Il cancro al seno è il tumore più comune e più letale per le donne. Solo negli Stati Uniti, nel 2017 si sono registrati 250.000 nuovi casi di cancro al seno e si prevede che al 12% delle donne del Paese verrà diagnosticato nel corso della vita.

Si tratta di una patologia quasi esclusivamente femminile, anche se circa l’1% dei pazienti sono uomini. Meno dello 0,2% dei decessi legati al cancro negli uomini è dovuto al cancro. Nel 2018, negli Stati Uniti, si sono registrati 2550 nuovi casi negli uomini, che hanno causato 480 decessi. Da un punto di vista genetico, non ci sono quasi differenze tra i tumori al seno espressi nei due sessi.

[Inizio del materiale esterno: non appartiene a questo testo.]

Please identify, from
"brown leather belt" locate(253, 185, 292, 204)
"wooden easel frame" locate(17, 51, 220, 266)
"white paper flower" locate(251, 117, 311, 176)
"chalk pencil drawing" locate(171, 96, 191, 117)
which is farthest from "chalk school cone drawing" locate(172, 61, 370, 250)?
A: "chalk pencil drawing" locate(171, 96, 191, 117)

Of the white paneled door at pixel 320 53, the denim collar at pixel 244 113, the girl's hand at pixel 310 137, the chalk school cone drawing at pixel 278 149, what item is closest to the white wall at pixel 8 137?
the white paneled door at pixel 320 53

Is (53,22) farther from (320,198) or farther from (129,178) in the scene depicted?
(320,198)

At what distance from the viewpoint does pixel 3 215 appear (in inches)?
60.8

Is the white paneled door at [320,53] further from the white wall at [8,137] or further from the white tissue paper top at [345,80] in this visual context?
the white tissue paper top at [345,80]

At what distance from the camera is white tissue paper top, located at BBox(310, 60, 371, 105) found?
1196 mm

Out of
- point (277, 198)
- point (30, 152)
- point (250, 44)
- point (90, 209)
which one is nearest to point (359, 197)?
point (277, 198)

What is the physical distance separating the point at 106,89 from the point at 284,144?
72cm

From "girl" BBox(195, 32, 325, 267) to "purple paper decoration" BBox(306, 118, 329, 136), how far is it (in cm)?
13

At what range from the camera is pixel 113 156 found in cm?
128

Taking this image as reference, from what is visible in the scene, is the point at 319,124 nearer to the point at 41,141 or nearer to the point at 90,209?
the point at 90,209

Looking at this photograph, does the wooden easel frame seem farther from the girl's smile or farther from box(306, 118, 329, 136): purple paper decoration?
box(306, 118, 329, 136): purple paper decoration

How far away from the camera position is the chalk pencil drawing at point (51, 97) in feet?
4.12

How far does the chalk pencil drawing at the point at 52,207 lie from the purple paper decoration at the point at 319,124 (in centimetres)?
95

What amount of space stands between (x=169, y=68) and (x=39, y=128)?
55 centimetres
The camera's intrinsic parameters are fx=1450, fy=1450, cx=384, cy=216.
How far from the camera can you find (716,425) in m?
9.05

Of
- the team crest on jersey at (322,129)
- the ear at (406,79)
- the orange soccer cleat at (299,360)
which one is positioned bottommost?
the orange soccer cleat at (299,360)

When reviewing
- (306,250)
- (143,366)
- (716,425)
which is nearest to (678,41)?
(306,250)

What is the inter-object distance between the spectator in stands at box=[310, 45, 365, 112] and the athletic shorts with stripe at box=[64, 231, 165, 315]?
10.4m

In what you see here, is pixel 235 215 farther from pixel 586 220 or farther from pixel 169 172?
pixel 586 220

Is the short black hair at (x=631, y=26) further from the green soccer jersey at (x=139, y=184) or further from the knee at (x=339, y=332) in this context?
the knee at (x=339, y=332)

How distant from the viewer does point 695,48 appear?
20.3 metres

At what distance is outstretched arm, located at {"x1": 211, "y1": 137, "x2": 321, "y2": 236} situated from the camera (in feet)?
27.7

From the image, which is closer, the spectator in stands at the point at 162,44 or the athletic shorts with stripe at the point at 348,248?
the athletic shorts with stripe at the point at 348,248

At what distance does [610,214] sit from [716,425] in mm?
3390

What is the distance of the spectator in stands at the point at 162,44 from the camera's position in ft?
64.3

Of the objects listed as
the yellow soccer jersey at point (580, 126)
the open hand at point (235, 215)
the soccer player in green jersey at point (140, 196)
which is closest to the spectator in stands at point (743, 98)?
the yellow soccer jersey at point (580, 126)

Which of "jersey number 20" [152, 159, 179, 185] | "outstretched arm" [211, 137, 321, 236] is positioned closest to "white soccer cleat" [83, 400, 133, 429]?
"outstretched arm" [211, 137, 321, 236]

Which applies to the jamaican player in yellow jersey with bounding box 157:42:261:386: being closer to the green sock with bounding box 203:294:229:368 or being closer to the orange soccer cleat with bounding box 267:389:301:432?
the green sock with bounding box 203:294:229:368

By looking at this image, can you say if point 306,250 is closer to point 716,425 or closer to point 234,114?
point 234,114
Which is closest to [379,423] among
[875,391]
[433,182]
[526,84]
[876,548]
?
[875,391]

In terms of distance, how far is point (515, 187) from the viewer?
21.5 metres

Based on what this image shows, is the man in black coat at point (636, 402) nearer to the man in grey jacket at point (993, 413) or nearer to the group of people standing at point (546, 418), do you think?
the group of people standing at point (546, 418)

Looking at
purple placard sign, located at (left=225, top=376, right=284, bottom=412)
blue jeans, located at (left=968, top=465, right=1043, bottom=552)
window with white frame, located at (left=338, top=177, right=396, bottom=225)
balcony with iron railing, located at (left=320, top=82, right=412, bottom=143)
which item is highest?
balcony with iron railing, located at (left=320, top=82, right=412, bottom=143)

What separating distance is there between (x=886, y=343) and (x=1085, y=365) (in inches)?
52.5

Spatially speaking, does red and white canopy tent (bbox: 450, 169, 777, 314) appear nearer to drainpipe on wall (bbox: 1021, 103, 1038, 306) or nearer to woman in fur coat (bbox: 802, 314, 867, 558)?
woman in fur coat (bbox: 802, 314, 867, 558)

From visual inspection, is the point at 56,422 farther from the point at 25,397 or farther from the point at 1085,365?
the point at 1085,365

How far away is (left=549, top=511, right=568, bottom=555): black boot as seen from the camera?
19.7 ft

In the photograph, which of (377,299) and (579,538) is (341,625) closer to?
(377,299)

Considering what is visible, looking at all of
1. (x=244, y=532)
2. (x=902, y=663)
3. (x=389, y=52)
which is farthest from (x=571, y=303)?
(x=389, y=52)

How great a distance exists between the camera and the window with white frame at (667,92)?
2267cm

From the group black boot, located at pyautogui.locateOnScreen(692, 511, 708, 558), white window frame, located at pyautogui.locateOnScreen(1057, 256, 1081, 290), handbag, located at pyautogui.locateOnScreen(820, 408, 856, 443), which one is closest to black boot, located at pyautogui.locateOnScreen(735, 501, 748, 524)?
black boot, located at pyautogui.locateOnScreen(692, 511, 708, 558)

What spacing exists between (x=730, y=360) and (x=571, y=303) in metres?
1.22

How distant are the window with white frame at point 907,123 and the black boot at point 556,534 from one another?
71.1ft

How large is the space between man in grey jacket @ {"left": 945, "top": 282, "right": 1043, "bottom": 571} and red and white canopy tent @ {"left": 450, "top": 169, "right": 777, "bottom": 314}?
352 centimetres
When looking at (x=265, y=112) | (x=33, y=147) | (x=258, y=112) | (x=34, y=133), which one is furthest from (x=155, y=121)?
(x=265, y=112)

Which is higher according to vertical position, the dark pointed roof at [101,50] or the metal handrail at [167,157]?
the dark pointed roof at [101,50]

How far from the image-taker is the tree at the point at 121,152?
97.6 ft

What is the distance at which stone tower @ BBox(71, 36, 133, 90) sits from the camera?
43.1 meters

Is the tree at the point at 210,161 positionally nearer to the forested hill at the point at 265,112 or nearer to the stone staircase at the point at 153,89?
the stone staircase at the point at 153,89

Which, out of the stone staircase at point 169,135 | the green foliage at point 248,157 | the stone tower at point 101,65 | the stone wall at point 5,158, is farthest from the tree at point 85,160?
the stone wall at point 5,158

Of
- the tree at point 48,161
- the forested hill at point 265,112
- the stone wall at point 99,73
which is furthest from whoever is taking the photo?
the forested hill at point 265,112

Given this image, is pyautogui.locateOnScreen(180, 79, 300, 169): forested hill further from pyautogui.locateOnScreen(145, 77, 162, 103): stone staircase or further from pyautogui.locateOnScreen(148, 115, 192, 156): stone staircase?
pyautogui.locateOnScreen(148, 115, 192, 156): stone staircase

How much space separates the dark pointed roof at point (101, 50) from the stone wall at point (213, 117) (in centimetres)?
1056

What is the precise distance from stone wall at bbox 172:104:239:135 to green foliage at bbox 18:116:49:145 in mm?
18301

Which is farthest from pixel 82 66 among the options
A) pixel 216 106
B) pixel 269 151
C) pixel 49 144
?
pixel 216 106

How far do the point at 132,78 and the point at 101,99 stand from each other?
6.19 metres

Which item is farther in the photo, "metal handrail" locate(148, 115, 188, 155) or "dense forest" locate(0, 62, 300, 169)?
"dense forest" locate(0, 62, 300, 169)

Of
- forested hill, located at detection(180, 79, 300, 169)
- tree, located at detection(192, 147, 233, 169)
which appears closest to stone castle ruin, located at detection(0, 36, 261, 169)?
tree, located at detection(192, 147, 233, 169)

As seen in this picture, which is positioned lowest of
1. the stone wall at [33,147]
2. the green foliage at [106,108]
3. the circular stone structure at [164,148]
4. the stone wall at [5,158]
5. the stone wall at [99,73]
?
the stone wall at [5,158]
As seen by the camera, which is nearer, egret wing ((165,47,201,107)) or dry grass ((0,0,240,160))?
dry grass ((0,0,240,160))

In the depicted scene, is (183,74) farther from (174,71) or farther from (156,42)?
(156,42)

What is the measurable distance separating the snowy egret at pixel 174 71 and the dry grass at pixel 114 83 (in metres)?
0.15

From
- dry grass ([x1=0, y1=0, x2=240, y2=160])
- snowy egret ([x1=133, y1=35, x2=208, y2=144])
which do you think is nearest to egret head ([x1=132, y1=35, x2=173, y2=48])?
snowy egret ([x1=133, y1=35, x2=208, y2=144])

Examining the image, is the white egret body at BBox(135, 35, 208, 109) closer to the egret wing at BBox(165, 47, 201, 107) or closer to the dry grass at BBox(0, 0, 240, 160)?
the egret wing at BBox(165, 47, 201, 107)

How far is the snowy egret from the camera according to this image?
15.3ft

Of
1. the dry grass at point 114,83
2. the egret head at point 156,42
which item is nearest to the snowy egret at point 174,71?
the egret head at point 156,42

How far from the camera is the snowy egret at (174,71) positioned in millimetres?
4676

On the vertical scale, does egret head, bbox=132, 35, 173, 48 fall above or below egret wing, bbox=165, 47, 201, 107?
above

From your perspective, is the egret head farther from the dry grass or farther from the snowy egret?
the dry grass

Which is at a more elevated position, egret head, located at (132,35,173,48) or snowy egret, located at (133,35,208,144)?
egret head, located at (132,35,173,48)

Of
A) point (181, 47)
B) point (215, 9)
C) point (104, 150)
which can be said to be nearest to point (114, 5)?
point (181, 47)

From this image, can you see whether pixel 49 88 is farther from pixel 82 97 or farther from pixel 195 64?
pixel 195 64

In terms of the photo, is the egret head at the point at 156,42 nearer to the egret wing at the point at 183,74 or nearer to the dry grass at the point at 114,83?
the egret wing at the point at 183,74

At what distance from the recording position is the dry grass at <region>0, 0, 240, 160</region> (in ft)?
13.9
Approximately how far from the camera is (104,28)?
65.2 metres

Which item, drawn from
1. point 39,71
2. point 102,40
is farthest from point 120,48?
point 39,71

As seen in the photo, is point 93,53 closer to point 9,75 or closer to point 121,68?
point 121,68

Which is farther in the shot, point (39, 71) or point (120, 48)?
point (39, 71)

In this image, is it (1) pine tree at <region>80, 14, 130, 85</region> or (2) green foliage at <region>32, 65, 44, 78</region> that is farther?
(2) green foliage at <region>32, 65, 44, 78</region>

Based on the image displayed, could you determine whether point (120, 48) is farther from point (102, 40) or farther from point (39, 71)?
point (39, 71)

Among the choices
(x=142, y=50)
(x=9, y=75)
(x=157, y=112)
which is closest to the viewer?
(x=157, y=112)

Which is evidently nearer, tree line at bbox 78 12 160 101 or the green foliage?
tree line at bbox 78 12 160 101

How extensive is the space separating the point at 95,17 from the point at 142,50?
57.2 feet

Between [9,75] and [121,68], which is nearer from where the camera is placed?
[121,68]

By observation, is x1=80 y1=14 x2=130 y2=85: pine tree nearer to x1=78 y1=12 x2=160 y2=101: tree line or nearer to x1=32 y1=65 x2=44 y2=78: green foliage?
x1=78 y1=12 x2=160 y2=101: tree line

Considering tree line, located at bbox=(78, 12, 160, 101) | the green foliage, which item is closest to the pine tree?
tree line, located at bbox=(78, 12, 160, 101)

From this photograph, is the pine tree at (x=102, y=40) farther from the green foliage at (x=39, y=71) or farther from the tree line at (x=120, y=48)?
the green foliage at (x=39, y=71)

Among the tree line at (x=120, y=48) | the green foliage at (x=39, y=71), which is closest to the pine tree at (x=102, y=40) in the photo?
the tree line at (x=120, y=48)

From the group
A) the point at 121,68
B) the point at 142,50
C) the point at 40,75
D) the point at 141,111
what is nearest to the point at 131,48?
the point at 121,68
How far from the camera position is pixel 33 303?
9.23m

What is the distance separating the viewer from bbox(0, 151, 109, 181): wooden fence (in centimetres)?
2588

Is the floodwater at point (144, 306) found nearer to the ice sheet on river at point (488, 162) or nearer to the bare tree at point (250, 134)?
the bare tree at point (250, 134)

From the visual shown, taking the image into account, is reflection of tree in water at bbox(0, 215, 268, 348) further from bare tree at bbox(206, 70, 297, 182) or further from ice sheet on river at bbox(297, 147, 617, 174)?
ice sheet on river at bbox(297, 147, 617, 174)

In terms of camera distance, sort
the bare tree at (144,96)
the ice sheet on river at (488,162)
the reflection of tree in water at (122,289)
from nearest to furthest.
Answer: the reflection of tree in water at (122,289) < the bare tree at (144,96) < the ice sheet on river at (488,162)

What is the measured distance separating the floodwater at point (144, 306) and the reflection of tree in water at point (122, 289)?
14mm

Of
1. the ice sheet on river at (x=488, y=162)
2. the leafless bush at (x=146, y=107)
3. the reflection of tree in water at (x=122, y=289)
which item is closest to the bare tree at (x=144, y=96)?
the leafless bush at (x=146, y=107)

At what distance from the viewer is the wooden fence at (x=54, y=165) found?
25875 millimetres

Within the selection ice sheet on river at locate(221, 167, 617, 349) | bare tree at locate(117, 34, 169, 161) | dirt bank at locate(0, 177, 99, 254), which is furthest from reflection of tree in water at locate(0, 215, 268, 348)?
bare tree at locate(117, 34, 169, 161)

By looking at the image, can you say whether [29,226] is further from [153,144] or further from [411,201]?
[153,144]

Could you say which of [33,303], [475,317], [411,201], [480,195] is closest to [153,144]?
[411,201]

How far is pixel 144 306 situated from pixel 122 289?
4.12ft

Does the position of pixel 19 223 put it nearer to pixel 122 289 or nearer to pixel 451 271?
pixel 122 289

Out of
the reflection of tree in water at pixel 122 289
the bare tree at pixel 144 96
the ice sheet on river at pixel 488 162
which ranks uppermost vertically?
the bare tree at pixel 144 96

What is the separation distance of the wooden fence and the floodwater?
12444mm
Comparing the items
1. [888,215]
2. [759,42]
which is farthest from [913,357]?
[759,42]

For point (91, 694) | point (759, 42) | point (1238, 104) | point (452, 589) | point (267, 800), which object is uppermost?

Tuttavia, proprio a causa della sua bassa incidenza negli uomini, quando viene loro diagnosticato un tumore al seno, questo viene riscontrato in uno stadio più avanzato e con una prognosi peggiore rispetto alle donne. In generale, il tasso di sopravvivenza degli uomini affetti da questo tumore è significativamente inferiore a quello delle donne.

Nonostante negli ultimi anni l’incidenza sia aumentata notevolmente e si stima che 1 donna su 8 ne sarà affetta, il tumore al seno ha una delle prognosi migliori, con un tasso di sopravvivenza a 5 anni del 90%. Ciò è dovuto principalmente ai miglioramenti nei programmi di diagnosi precoce e all’uso di terapie efficaci.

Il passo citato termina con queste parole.